Also in August, FDA granted Priority Review to Imfinzi for a less-frequent, fixed-dose regimen for treating the approved indications of non-small cell lung cancer (NSCLC) and bladder cancer. If approved, Imfinzi could be administered intravenously every four weeks at a fixed dose of 1500 mg in unresectable Stage III NSCLC after chemoradiation therapy and previously treated advanced bladder cancer, consistent with the approved dosing in extensive-stage small cell lung cancer.

In July, Tagrisso (osimertinib) was granted Breakthrough Therapy Designation (BTD) by FDA for the adjuvant treatment of patients with early-stage (IB, II and IIIA) epidermal growth factor receptor-mutated (EGFRm) non-small cell lung cancer (NSCLC) after complete tumor resection with curative intent.
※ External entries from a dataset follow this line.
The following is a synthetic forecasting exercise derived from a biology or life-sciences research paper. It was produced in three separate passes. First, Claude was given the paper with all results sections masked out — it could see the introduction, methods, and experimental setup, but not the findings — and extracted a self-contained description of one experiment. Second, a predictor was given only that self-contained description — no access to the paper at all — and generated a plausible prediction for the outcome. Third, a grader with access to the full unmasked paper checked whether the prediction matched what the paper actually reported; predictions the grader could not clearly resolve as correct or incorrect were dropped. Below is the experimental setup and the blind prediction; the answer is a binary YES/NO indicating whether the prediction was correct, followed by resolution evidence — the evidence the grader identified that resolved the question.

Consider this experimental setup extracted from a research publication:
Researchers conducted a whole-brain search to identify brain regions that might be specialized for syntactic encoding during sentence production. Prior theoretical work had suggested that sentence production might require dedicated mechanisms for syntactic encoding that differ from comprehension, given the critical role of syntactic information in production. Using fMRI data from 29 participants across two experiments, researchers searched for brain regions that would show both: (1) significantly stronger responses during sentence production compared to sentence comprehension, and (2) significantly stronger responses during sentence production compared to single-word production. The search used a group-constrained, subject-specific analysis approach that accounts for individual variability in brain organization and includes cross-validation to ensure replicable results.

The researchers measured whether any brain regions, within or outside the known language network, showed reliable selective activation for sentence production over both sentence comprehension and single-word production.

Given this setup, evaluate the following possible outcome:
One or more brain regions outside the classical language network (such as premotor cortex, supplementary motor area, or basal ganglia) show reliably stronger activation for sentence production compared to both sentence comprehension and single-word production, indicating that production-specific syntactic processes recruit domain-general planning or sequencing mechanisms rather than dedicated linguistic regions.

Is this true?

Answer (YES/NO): NO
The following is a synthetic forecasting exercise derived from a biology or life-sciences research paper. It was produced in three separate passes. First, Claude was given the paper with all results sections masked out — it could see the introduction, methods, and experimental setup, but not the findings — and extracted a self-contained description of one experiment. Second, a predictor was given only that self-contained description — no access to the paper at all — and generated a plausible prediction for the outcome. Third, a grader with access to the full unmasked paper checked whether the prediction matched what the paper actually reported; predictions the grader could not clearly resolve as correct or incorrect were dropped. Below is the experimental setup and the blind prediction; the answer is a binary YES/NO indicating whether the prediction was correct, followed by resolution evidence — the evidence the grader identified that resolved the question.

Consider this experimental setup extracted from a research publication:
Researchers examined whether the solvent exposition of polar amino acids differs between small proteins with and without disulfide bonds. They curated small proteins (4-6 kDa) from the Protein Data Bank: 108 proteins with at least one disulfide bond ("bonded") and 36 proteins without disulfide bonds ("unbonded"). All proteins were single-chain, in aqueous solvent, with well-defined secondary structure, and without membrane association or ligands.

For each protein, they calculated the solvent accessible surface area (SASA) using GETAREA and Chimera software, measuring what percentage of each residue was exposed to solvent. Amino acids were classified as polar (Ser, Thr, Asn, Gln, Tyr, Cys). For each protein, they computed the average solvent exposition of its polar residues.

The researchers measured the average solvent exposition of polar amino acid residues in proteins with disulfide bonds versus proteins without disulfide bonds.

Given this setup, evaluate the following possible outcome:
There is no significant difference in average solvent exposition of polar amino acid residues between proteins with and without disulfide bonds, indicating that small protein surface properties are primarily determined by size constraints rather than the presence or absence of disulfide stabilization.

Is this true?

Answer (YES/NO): NO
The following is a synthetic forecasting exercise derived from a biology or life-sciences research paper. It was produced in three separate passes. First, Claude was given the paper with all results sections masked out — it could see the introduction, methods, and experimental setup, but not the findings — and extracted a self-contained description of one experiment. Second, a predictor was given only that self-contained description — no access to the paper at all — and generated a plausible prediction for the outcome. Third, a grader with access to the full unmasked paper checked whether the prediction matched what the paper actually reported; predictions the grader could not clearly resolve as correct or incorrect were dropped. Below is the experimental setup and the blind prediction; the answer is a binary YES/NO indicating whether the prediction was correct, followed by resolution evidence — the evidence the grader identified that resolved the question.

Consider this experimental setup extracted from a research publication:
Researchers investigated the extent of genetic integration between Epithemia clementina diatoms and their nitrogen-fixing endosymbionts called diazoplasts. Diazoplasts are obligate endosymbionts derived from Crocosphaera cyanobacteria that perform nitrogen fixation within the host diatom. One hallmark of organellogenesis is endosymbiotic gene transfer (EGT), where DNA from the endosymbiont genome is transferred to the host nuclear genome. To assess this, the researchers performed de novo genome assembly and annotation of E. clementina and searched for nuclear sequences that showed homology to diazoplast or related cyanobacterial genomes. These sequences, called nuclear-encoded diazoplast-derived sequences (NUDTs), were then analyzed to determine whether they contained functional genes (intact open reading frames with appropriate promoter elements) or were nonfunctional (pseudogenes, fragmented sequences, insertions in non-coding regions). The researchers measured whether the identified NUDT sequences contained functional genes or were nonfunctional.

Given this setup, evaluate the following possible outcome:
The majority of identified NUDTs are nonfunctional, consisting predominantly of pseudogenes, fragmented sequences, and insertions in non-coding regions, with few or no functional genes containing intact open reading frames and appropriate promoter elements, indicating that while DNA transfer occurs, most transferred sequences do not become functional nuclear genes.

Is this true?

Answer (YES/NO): YES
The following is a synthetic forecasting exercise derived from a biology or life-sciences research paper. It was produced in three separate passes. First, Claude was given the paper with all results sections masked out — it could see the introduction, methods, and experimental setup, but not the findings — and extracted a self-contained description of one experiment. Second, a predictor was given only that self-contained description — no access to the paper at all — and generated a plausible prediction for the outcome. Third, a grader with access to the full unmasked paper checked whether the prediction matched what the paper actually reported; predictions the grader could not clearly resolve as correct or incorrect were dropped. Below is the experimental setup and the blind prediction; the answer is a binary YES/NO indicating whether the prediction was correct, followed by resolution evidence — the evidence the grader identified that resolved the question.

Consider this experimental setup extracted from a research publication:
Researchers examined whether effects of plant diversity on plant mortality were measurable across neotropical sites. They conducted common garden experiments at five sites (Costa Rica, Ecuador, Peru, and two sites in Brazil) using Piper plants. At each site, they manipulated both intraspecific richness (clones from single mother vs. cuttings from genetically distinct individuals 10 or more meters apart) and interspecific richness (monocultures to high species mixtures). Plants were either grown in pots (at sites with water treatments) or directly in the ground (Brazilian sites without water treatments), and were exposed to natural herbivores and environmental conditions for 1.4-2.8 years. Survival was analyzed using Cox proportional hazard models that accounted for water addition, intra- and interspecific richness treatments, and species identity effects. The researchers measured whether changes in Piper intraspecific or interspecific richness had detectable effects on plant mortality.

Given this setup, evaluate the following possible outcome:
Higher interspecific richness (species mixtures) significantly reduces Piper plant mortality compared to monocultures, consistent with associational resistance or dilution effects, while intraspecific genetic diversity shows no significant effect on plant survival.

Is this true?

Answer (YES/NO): NO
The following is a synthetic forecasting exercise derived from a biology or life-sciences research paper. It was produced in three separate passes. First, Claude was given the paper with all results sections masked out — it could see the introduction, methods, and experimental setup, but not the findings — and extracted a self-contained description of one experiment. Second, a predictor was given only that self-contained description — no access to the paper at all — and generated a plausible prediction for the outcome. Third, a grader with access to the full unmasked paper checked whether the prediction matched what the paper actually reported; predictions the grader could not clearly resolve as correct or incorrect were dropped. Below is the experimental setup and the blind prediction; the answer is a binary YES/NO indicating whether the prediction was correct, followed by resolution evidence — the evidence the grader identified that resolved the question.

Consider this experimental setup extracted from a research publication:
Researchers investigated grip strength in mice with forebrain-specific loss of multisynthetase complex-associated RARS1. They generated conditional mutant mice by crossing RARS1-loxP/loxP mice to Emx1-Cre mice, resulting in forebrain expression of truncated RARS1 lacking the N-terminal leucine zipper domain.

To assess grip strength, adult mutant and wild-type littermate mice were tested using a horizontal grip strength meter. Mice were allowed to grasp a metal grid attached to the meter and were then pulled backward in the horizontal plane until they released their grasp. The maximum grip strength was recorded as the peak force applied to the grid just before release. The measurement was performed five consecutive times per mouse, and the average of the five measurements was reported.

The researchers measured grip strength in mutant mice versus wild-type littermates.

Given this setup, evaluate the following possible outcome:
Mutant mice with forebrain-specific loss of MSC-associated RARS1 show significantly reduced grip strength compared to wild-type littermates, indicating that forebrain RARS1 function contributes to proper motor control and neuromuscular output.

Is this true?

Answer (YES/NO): NO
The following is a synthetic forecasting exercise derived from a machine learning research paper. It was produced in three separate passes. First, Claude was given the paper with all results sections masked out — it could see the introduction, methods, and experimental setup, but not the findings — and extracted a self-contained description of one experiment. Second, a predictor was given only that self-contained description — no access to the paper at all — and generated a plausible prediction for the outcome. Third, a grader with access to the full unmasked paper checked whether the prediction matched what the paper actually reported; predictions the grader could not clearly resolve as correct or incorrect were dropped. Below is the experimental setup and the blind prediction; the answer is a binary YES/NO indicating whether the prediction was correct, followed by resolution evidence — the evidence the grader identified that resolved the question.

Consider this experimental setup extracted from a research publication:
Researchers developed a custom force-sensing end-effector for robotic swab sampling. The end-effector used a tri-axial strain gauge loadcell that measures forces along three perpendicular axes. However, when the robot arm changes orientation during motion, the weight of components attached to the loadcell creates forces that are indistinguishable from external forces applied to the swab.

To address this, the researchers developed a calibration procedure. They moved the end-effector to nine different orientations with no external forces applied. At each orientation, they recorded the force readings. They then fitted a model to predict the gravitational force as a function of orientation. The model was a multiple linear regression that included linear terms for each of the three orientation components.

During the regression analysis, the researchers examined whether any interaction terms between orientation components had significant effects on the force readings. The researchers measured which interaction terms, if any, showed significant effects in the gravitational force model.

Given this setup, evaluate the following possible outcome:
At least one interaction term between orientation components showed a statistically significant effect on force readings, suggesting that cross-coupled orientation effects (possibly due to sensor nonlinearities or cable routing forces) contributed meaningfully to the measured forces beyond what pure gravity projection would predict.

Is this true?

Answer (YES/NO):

The FDA granted the BTD based on data from the Phase III ADAURA trial.

In more clinical news from July, detailed results from the ground-breaking Phase III DAPA-CKD trial showed that Farxiga (dapagliflozin) on top of standard of care reduced the composite measure of worsening of renal function or risk of cardiovascular or renal death by 39 percent compared to placebo (p<0.0001) in patients with chronic kidney disease Stages 2-4 and elevated urinary albumin excretion. The results were consistent in patients both with and without type 2 diabetes.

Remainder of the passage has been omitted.